Variations I Sometimes Make
Once you master the base recipe, you can experiment a bit.
Spicy Version
Add diced jalapeños or cayenne pepper.
Turkey Chili
Replace ground beef with ground turkey for a lighter option.
Slow Cooker Version
Brown the beef first, then simmer everything in a slow cooker for 4 hours on low.
Nutrition Snapshot
Here’s an approximate breakdown per serving.
| Nutrient | Amount |
|---|---|
| Calories | 320 kcal |
| Protein | 24 g |
| Carbohydrates | 18 g |
| Fat | 16 g |
| Fiber | 6 g |
Chili can be quite filling, so one bowl usually does the job.
A Quick Note From My Kitchen
Hi, I’m Mayank, the home cook behind The Calorie Curry. I spend most of my time experimenting in my kitchen, cooking for friends and family who often say my food tastes like it came from a pro chef. Their honest feedback and my love for simple, homemade cooking inspire every recipe I share here.
Recipes like this chili are exactly the kind of dishes that friends request again and again.
Common Chili Problems
Chili tastes too acidic
Add a pinch of sugar or a little extra broth.
Chili too thick
Stir in a splash of broth or water.
Chili too spicy
Add more tomato sauce or beans to balance it.
Storage and Reheating
One of the great things about chili is how well it stores.
Refrigerator
Store in an airtight container for up to 4 days.
Freezer
Chili freezes well for 2–3 months.
Reheating
Warm gently on the stovetop, adding a little broth if needed.
Reader Question I Get Often
Can I make this chili without beans?
Yes.
Some people prefer bean-free chili. Just increase the ground beef slightly.
FAQs About Bob Evans Chili Recipe
What makes the Bob Evans chili recipe special?
It focuses on simple, balanced flavors rather than heavy spice.
Is this an exact copycat recipe?
While not identical, this Bob Evans chili recipe copycat recreates the flavor and texture very closely.
Can I make it in advance?
Yes. Chili actually tastes even better the next day.
Is this chili spicy?
No. It’s mild and family-friendly.
Can I add vegetables?
Yes. Bell peppers or corn work well.
Before You Go
If you enjoyed this recipe, feel free to explore more recipes on The Calorie Curry where I share homemade comfort food, simple dinners, and easy kitchen ideas.

Bob Evans Chili Recipe
Ingredients
- 1 lb Ground beef 80/20 works well
- 1 small Onion Finely chopped
- 2 cloves Garlic Minced
- 1 can 15 oz Kidney beans Drained and rinsed
- 1 can 15 oz Diced tomatoes With juices
- 1 cup Tomato sauce Adds body
- 1 tbsp Chili powder Adjust to taste
- 1 tsp Ground cumin Adds warmth
- ½ tsp Paprika Mild smokiness
- ½ tsp Salt Or to taste
- ½ tsp Black pepper Freshly ground
- 1 cup Beef broth For simmering
Method
- I heat a large pot over medium heat and add the ground beef.
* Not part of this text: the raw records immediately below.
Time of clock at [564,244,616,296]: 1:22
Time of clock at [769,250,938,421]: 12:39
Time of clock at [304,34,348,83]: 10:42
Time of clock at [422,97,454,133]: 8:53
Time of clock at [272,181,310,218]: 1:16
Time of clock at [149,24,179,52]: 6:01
- As it cooks, I break it apart with a wooden spoon.
- The sizzling sound and aroma of browning beef always signal the start of something good.
- Once the meat is browned, I drain any excess fat.
- Next I stir in the chopped onion and garlic.

- They cook with the beef for about 3–4 minutes until the onion softens and becomes slightly translucent.
- The kitchen starts smelling amazing at this point.
- Now I add:

- diced tomatoes
- kidney beans
- tomato sauce
- The mixture immediately looks like a proper chili base.
- Then I sprinkle in:

- chili powder
- cumin
- paprika
- salt and pepper
- I stir everything well so the spices coat the meat evenly.
- Finally, I add the beef broth.

- This loosens the mixture and helps the flavors blend during simmering.
- I bring the pot to a gentle simmer and cook it for 25 minutes.
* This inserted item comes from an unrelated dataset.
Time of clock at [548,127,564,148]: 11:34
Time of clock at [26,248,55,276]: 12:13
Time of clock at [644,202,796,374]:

- During this time the chili thickens slightly and the flavors deepen.
- Sometimes I give it a stir every few minutes to prevent sticking.
Notes
Brown the beef well
That caramelization builds deeper flavor.Simmer long enough
Even 20 minutes of simmering makes a noticeable difference.Taste before serving
Adjust salt or chili powder depending on preference.Final Thoughts
What I love about this Bob Evans chili recipe is how approachable it is.
Nothing complicated.
Just classic ingredients working together.
Every time I make it, the smell of simmering chili fills the kitchen and makes the whole house feel warm.
And that’s exactly what good comfort food should do.